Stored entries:
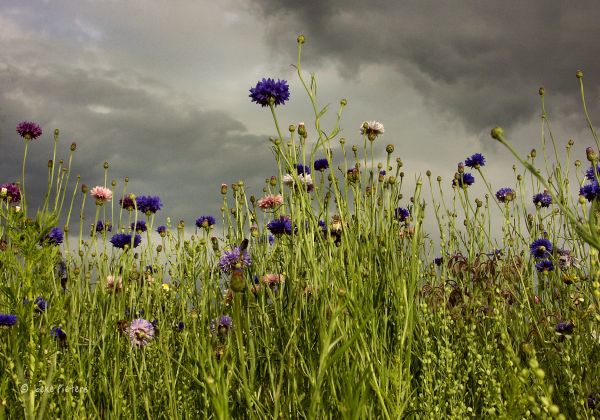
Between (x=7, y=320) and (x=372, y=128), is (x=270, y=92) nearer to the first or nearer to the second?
(x=372, y=128)

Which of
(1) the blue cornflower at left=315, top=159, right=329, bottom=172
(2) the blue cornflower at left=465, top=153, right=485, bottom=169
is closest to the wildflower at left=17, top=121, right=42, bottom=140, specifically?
(1) the blue cornflower at left=315, top=159, right=329, bottom=172

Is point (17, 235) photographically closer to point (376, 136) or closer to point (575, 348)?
point (376, 136)

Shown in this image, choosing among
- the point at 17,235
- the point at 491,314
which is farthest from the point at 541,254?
the point at 17,235

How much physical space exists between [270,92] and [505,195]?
3.14m

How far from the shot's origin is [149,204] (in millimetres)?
3734

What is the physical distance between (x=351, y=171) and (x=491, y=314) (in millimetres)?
1120

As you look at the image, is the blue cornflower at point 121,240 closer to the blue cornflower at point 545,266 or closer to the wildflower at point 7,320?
the wildflower at point 7,320

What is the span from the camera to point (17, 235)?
2.38m

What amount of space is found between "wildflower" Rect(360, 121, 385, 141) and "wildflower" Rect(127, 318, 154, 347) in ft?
5.44

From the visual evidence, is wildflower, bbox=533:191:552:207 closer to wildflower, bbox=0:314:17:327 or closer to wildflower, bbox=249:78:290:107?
wildflower, bbox=249:78:290:107

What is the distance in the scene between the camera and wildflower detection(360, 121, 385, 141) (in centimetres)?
335

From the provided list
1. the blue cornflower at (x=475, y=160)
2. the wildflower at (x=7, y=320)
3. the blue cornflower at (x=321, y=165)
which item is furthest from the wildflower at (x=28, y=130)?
the blue cornflower at (x=475, y=160)

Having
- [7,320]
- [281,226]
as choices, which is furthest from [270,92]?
[7,320]

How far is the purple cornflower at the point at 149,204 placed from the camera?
12.2ft
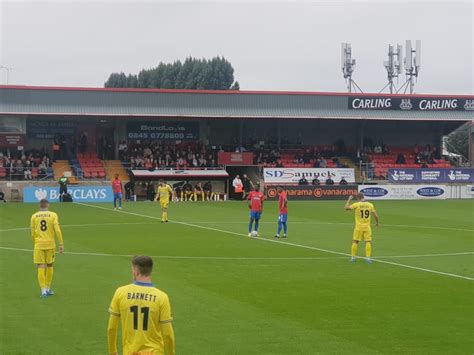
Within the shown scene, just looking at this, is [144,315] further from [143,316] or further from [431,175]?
[431,175]

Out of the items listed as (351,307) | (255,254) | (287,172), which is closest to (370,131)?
(287,172)

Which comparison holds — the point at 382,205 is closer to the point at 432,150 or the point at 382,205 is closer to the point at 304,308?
the point at 432,150

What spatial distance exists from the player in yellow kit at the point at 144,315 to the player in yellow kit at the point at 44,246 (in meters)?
8.47

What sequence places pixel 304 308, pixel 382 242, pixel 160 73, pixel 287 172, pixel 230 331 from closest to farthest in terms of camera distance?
1. pixel 230 331
2. pixel 304 308
3. pixel 382 242
4. pixel 287 172
5. pixel 160 73

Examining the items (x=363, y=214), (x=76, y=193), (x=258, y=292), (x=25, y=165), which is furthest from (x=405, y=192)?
(x=258, y=292)

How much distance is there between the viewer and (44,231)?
16.2 metres

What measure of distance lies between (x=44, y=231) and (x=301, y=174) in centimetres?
4518

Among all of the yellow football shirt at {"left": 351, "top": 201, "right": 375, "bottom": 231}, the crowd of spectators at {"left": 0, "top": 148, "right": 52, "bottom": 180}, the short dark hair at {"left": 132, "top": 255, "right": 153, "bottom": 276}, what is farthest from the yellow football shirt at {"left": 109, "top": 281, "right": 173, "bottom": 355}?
the crowd of spectators at {"left": 0, "top": 148, "right": 52, "bottom": 180}

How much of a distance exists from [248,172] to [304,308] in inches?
1866

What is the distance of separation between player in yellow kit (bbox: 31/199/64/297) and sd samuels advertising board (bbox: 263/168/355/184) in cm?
4297

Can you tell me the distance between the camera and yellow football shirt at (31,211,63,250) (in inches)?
635

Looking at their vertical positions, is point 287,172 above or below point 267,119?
below

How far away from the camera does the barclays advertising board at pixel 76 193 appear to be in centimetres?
5125

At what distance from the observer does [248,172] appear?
62281 millimetres
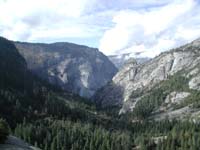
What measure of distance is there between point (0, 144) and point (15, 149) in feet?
8.15

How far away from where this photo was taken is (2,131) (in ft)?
213

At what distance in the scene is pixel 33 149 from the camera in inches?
2840

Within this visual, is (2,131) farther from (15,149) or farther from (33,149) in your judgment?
(33,149)

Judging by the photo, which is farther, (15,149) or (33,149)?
(33,149)

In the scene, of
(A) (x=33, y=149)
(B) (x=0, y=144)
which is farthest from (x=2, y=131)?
(A) (x=33, y=149)

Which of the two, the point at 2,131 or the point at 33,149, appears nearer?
the point at 2,131

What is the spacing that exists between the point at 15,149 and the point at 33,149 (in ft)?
23.4

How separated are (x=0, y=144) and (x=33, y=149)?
26.5ft

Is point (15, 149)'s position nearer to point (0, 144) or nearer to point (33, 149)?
point (0, 144)

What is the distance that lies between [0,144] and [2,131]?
217 centimetres

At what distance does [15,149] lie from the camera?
214 feet

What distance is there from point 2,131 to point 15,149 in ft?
11.4

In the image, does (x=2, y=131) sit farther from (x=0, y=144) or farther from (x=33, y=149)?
(x=33, y=149)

• [Problem requirements]: Can you write out all of the data above word for word, leaving out the pictures?

• [Response to the task]:
Between (x=7, y=320) and (x=372, y=128), is (x=270, y=92) nearer to the first or nearer to the second?
(x=372, y=128)

Which of
(1) the blue cornflower at left=315, top=159, right=329, bottom=172
(2) the blue cornflower at left=465, top=153, right=485, bottom=169
is closest to the wildflower at left=17, top=121, right=42, bottom=140, specifically?
(1) the blue cornflower at left=315, top=159, right=329, bottom=172

Is point (17, 235) photographically closer to point (376, 136) or closer to point (575, 348)?
point (376, 136)

Shown in this image, choosing among
- the point at 17,235
- the point at 491,314
which is farthest from the point at 541,254?
the point at 17,235

How much physical space exists between [270,92] and [505,195]?
3.14m

How far from the shot's origin is [149,204] (in millimetres)?
3734

What is the physical distance between (x=351, y=171) and (x=491, y=314) (in millimetres)?
1120

As you look at the image, is the blue cornflower at point 121,240 closer to the blue cornflower at point 545,266 or closer to the wildflower at point 7,320?
the wildflower at point 7,320

What is the span from the camera to point (17, 235)?
2.38m

What amount of space is found between "wildflower" Rect(360, 121, 385, 141) and "wildflower" Rect(127, 318, 154, 347) in ft?
5.44

From the visual evidence, is wildflower, bbox=533:191:552:207 closer to wildflower, bbox=0:314:17:327 or closer to wildflower, bbox=249:78:290:107?
wildflower, bbox=249:78:290:107

What is the distance in the scene between the camera and wildflower detection(360, 121, 385, 141) (in centimetres)?
335

From the provided list
1. the blue cornflower at (x=475, y=160)
2. the wildflower at (x=7, y=320)
3. the blue cornflower at (x=321, y=165)
which item is furthest from the wildflower at (x=28, y=130)?
the blue cornflower at (x=475, y=160)

Having
- [7,320]
- [281,226]
as choices, which is furthest from [270,92]?
[7,320]

How far is the purple cornflower at the point at 149,204 placed from the camera?
12.2ft
Within the shown scene, just looking at this, is [144,315] further from [143,316] or further from [431,175]?
[431,175]

Out of the items listed as (351,307) | (255,254) | (287,172), which is closest to (370,131)?
(287,172)

Which comparison holds — the point at 382,205 is closer to the point at 432,150 or the point at 382,205 is closer to the point at 304,308?
the point at 432,150

What spatial distance exists from the player in yellow kit at the point at 144,315 to the player in yellow kit at the point at 44,246 (in meters)?
8.47

What sequence places pixel 304 308, pixel 382 242, pixel 160 73, pixel 287 172, pixel 230 331 from closest to farthest in terms of camera distance?
1. pixel 230 331
2. pixel 304 308
3. pixel 382 242
4. pixel 287 172
5. pixel 160 73

Examining the items (x=363, y=214), (x=76, y=193), (x=258, y=292), (x=25, y=165), which is furthest from (x=405, y=192)?
(x=258, y=292)

How much distance is there between the viewer and (44,231)?
16.2 metres

What measure of distance lies between (x=44, y=231) and (x=301, y=174) in centimetres?
4518

Among all of the yellow football shirt at {"left": 351, "top": 201, "right": 375, "bottom": 231}, the crowd of spectators at {"left": 0, "top": 148, "right": 52, "bottom": 180}, the short dark hair at {"left": 132, "top": 255, "right": 153, "bottom": 276}, what is farthest from the yellow football shirt at {"left": 109, "top": 281, "right": 173, "bottom": 355}?
the crowd of spectators at {"left": 0, "top": 148, "right": 52, "bottom": 180}

How much of a distance exists from [248,172] to [304,308] in inches?
1866

What is the distance of separation between player in yellow kit (bbox: 31/199/64/297) and sd samuels advertising board (bbox: 263/168/355/184) in cm?
4297

Can you tell me the distance between the camera and yellow football shirt at (31,211,63,250) (in inches)?
635

Looking at their vertical positions, is point 287,172 above or below point 267,119?
below

How far away from the camera does the barclays advertising board at pixel 76 193 appear to be in centimetres?
5125

At what distance from the observer does [248,172] appear?
62281 millimetres
What measure of distance is there between point (0, 144) and point (15, 149) in feet?
8.15

How far away from where this photo was taken is (2,131) (in ft)?
213

At what distance in the scene is pixel 33 149 from the camera in inches?
2840

Within this visual, is (2,131) farther from (15,149) or farther from (33,149) in your judgment?
(33,149)

Judging by the photo, which is farther, (15,149) or (33,149)?
(33,149)

In the scene, of
(A) (x=33, y=149)
(B) (x=0, y=144)
which is farthest from (x=2, y=131)?
(A) (x=33, y=149)

Which of the two, the point at 2,131 or the point at 33,149, appears nearer?
the point at 2,131

What is the spacing that exists between the point at 15,149 and the point at 33,149 (in ft)?
23.4

How separated are (x=0, y=144) and (x=33, y=149)?
26.5ft

Is point (15, 149)'s position nearer to point (0, 144) or nearer to point (33, 149)?
point (0, 144)

What is the distance that lies between [0,144] and [2,131]?
217 centimetres

At what distance does [15,149] lie from the camera?
214 feet

What distance is there from point 2,131 to point 15,149 in ft?
11.4

In the image, does (x=2, y=131) sit farther from (x=0, y=144) or farther from (x=33, y=149)?
(x=33, y=149)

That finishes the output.